- **WHAT YOU NEED TO DO**:
Output only the lines from the one holding "order: Apterygiformes" to the end of the data below, please, copied exactly.

Data records
BEGIN

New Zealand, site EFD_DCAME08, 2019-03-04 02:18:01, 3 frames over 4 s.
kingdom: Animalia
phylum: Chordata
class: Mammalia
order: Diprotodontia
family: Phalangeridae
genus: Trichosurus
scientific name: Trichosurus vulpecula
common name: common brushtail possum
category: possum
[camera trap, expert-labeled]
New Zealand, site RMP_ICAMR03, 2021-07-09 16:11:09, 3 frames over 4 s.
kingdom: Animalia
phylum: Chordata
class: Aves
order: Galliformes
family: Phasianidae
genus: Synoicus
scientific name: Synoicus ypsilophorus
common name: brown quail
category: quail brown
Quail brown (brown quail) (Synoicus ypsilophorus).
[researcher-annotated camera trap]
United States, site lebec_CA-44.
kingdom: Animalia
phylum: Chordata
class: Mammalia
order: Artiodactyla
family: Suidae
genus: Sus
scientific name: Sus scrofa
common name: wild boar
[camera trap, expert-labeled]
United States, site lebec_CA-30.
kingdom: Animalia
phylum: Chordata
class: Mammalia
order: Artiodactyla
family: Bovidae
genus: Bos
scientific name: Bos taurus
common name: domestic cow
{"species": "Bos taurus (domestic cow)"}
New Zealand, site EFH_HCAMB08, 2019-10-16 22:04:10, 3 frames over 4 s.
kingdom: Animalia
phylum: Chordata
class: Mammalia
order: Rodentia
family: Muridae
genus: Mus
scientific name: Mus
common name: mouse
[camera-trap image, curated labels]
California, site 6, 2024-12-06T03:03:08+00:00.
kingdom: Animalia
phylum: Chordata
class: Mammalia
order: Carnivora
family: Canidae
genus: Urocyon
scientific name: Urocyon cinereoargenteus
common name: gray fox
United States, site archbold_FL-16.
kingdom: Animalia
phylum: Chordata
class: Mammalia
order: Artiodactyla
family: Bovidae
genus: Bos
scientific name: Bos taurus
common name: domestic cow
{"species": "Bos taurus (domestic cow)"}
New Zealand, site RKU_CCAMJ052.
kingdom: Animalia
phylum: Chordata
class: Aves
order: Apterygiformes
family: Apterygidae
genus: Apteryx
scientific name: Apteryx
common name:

END

- **SOLUTION TO THIS EXERCISE**:
order: Apterygiformes
family: Apterygidae
genus: Apteryx
scientific name: Apteryx
common name:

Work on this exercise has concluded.